ÉNONCÉ DU PROBLÈME 1 — Recopiez à l'identique les lignes placées après le texte, de celle qui contient « Time of clock at [621,456,652,512]: 11:46 » jusqu'à la dernière, ces deux bornes comprises. Omettez les images dans votre réponse.

EXTRAIT SOURCE —
--- --- ---
La RSE, c’est ce terme à la mode sur lequel surfent de nombreuses entreprises. Mais voilà : quand les actions ne sont pas à la hauteur des engagements, la tentation est grande de sublimer la réalité pour faire briller la vitrine de son entreprise… On enjolive les bilans, on surjoue l’égalité des chances, on revendique des engagements encore balbutiants… Bref, on raconte une histoire plus flatteuse que fidèle.
Mais à quel prix ? Car mentir sur votre politique RSE, c’est engager votre crédibilité… au risque de vous faire accuser de RSE-washing.
Le RSE-washing, qu’est-ce que c’est au juste ?
Commençons par un petit test de connaissances !
--- --- ---
ÉNONCÉ DU PROBLÈME 2 —
Répondez aux questions suivantes à partir du texte sur le RSE-washing.
(a) Quel terme le texte présente-t-il comme « à la mode » ?
(b) De quoi risque-t-on d'être accusé en mentant sur sa politique RSE ?
(c) Par quoi le texte propose-t-il de commencer ?
--- --- ---
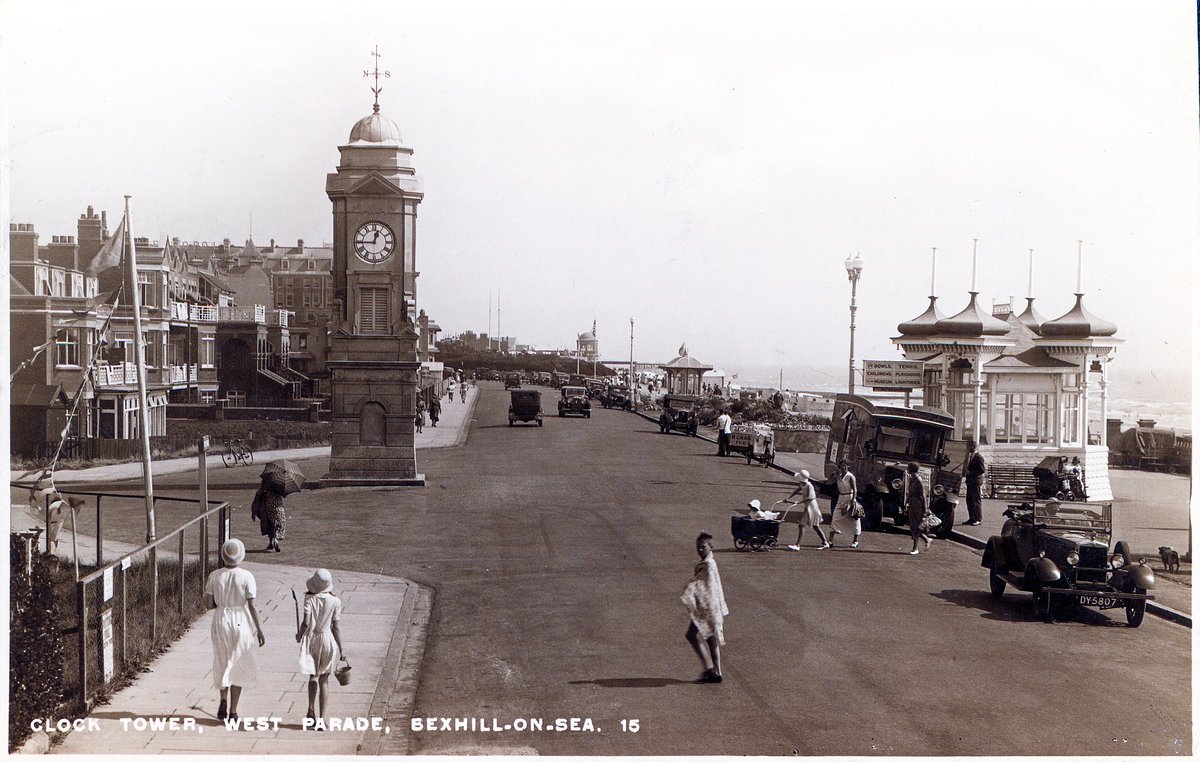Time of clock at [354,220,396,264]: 12:44
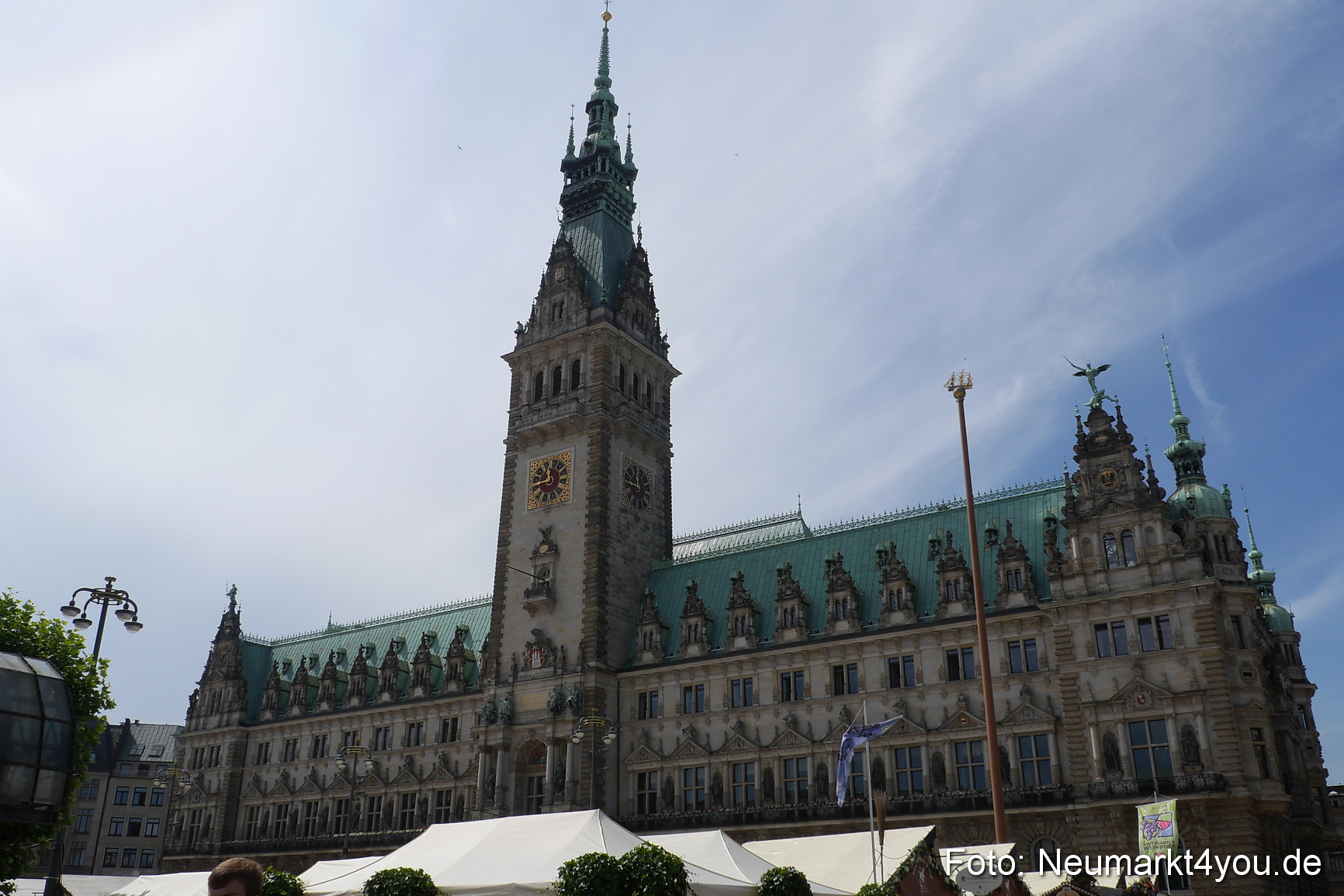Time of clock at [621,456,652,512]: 11:46
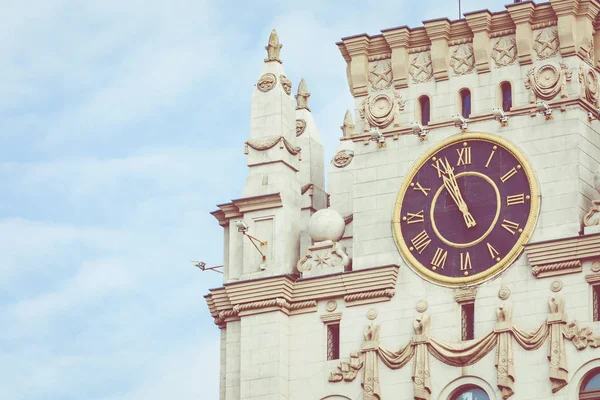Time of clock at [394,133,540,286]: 10:56
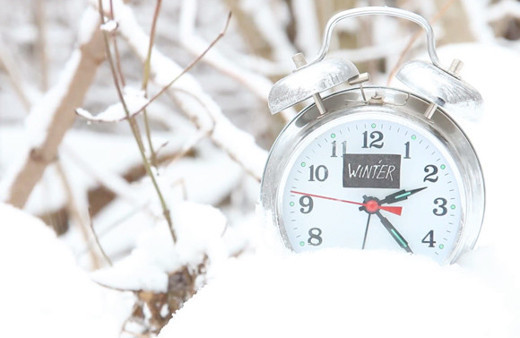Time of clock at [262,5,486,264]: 2:22
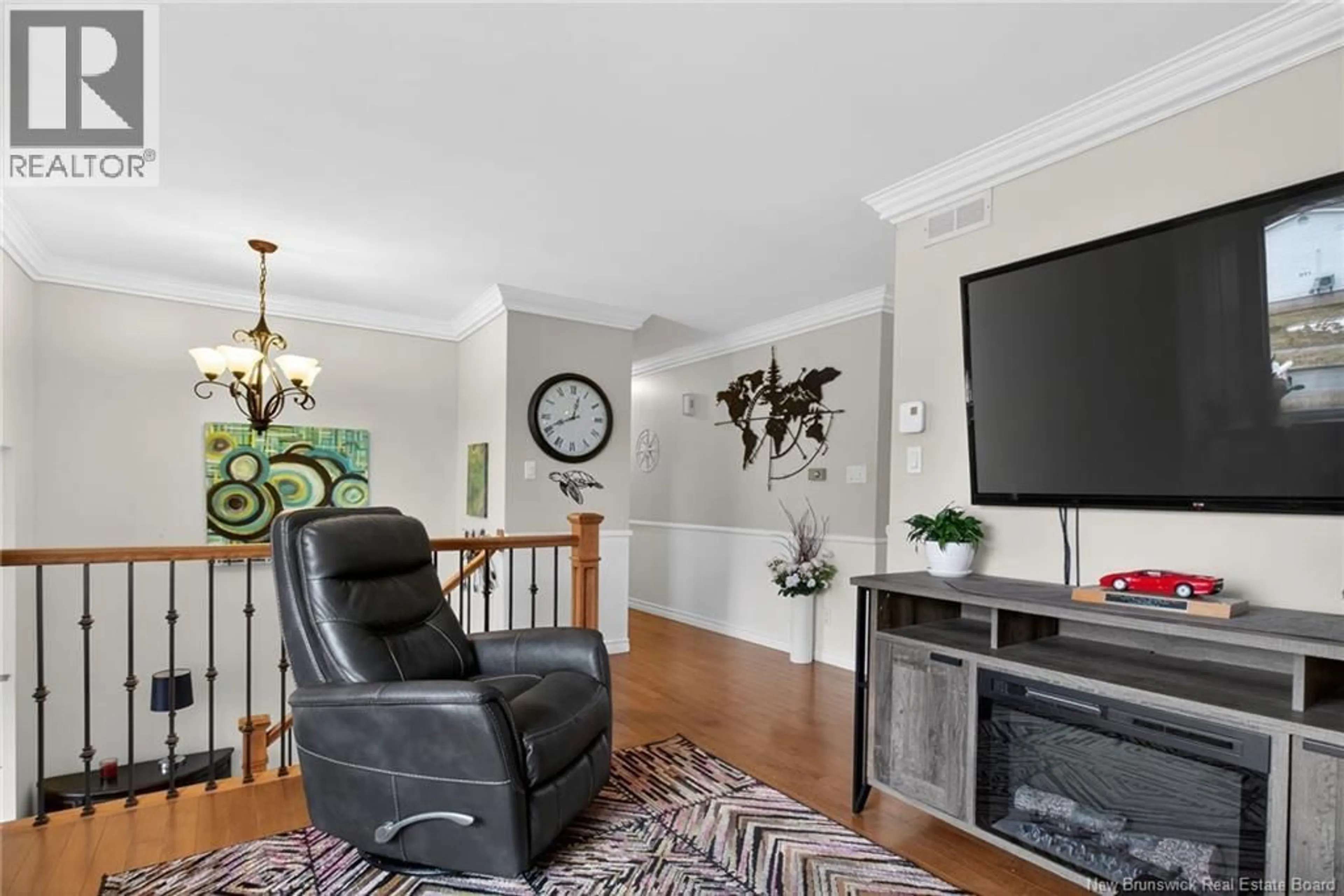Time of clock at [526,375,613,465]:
--- --- ---
RÉPONSE COMPLÈTE 1 —
Time of clock at [621,456,652,512]: 11:46
Time of clock at [394,133,540,286]: 10:56
Time of clock at [262,5,486,264]: 2:22
Time of clock at [526,375,613,465]:

RÉPONSE COMPLÈTE 2 —
(a) La RSE.
(b) De RSE-washing.
(c) Par un petit test de connaissances.